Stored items
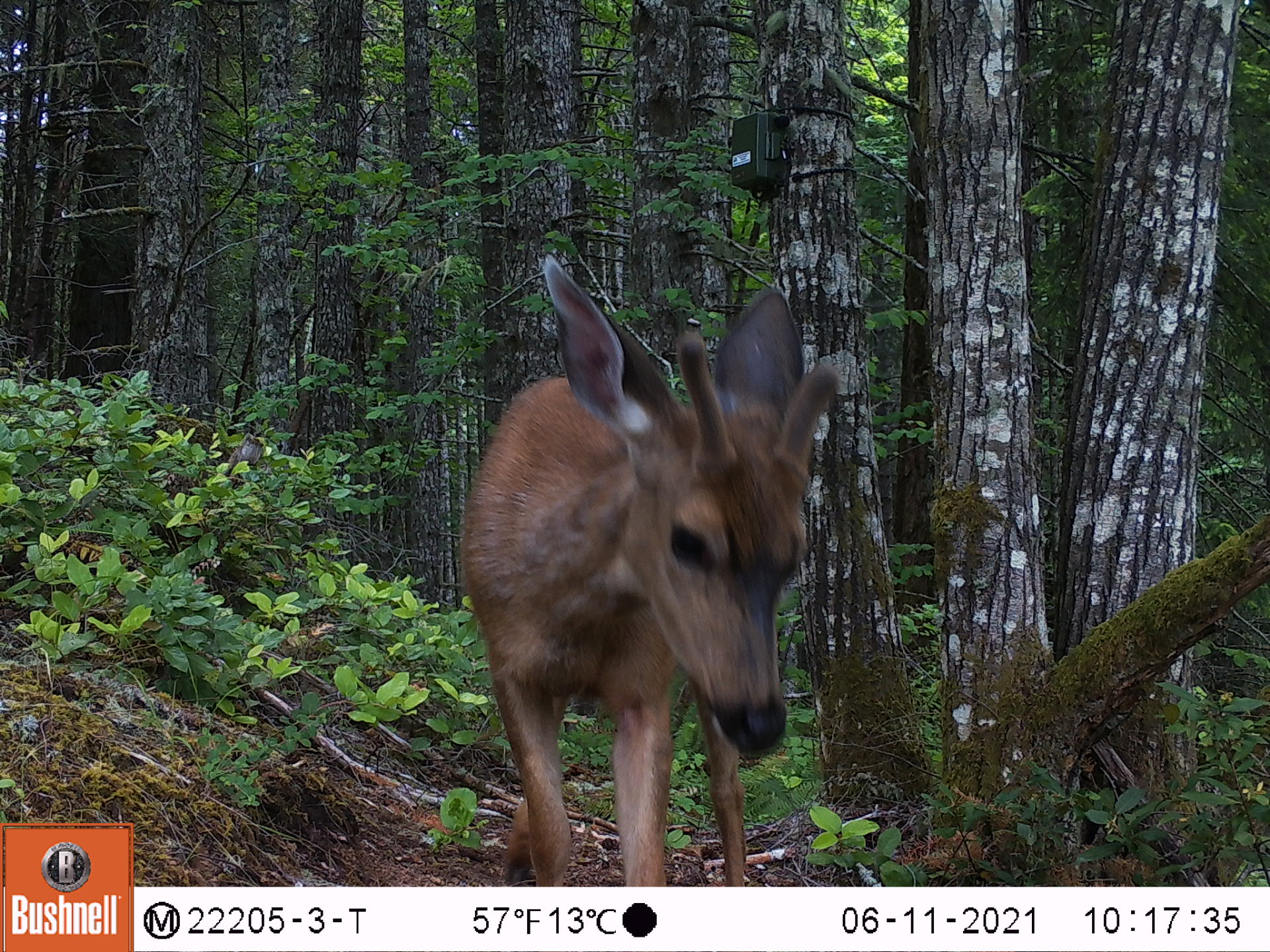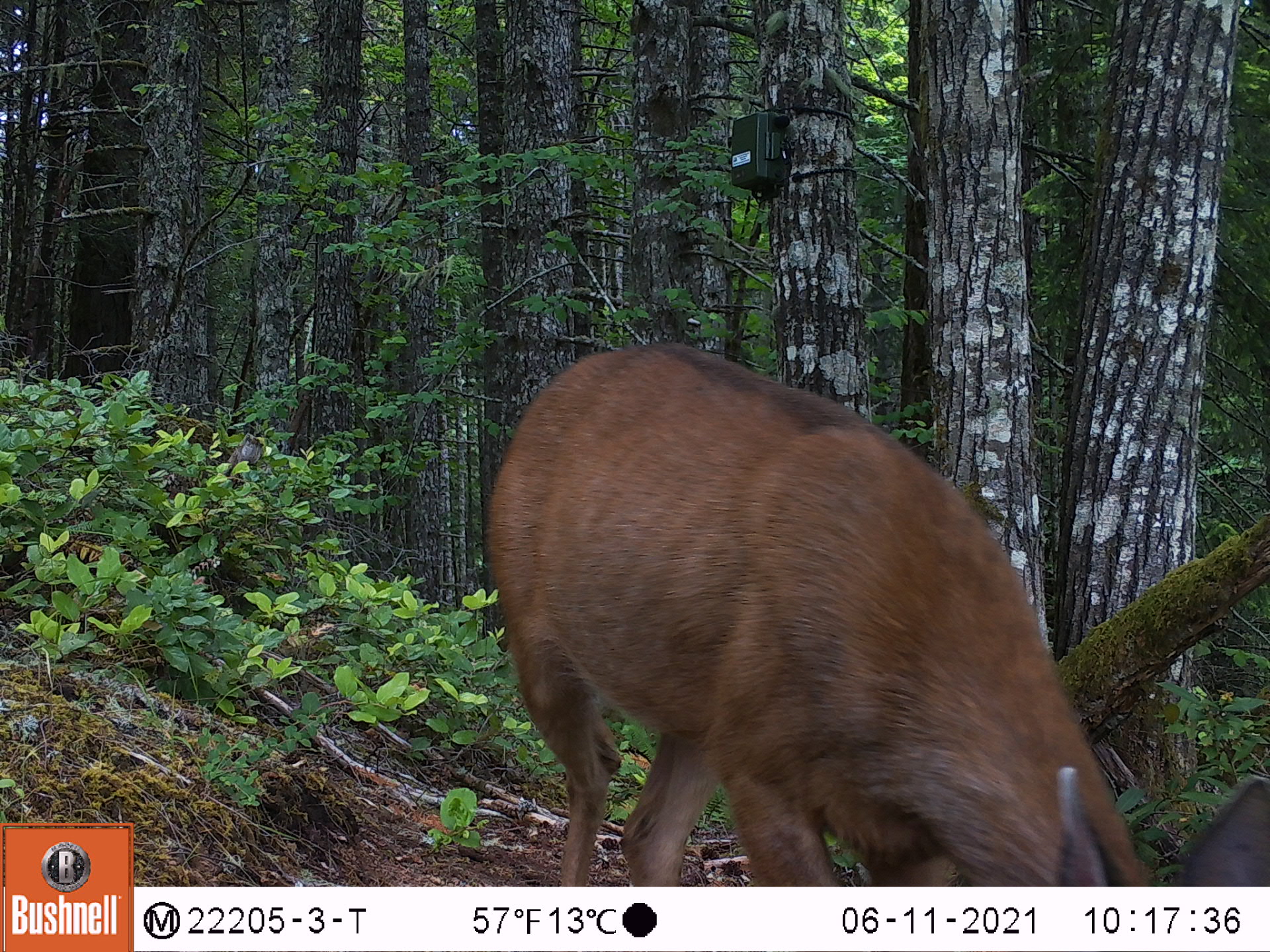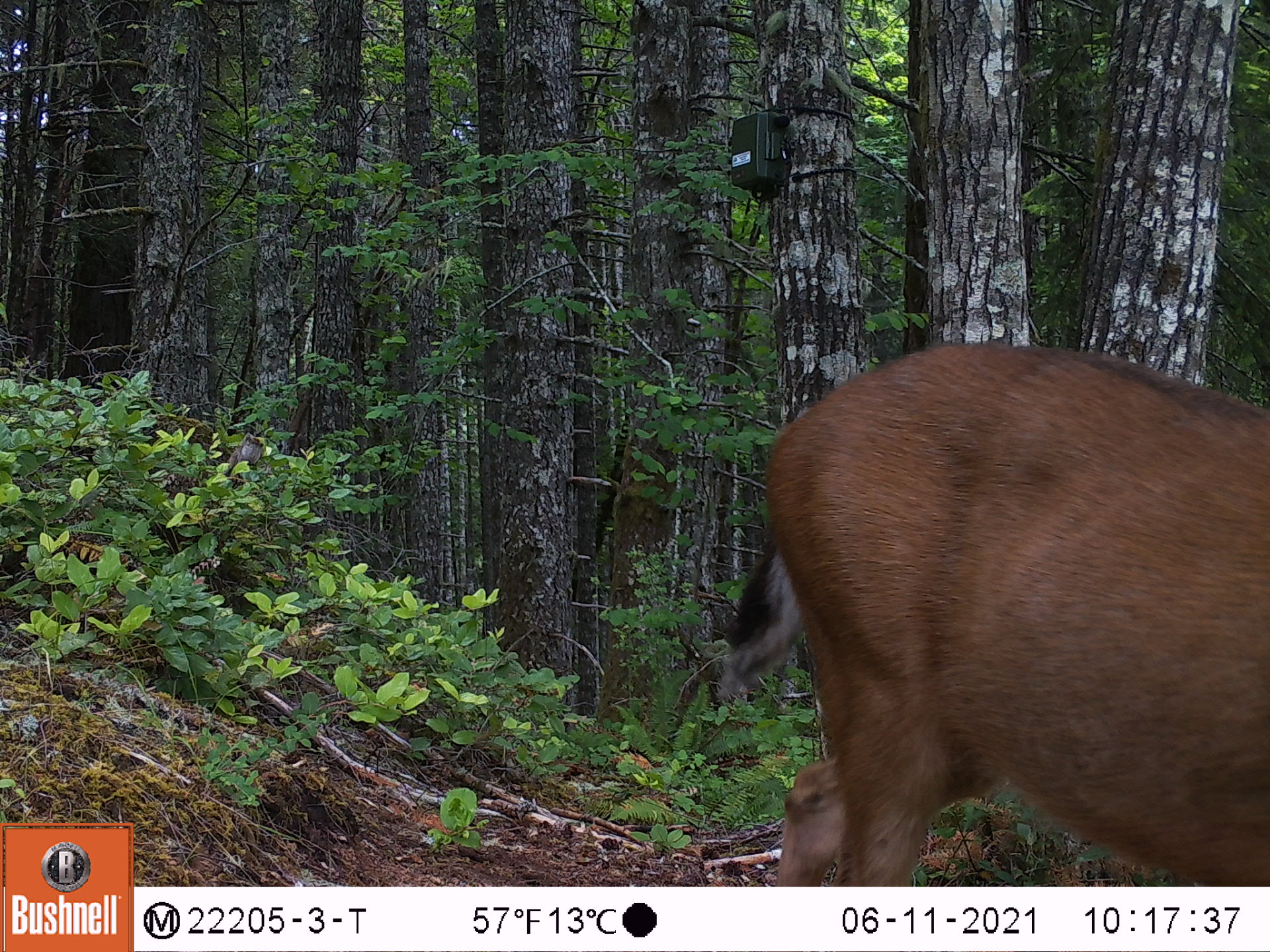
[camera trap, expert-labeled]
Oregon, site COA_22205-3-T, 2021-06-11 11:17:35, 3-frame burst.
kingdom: Animalia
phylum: Chordata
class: Mammalia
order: Artiodactyla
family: Cervidae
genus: Odocoileus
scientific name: Odocoileus hemionus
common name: black-tailed deer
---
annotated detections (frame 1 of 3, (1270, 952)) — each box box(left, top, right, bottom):
black-tailed deer: box(437, 224, 856, 885)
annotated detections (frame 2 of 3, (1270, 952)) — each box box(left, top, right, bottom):
black-tailed deer: box(458, 314, 1269, 885)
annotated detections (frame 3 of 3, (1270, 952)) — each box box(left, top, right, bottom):
black-tailed deer: box(699, 323, 1269, 883)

To do: Set down the entries above word for word, but drop any image.

Answer below:
[camera trap, expert-labeled]
Oregon, site COA_22205-3-T, 2021-06-11 11:17:35, 3-frame burst.
kingdom: Animalia
phylum: Chordata
class: Mammalia
order: Artiodactyla
family: Cervidae
genus: Odocoileus
scientific name: Odocoileus hemionus
common name: black-tailed deer
---
annotated detections (frame 1 of 3, (1270, 952)) — each box box(left, top, right, bottom):
black-tailed deer: box(437, 224, 856, 885)
annotated detections (frame 2 of 3, (1270, 952)) — each box box(left, top, right, bottom):
black-tailed deer: box(458, 314, 1269, 885)
annotated detections (frame 3 of 3, (1270, 952)) — each box box(left, top, right, bottom):
black-tailed deer: box(699, 323, 1269, 883)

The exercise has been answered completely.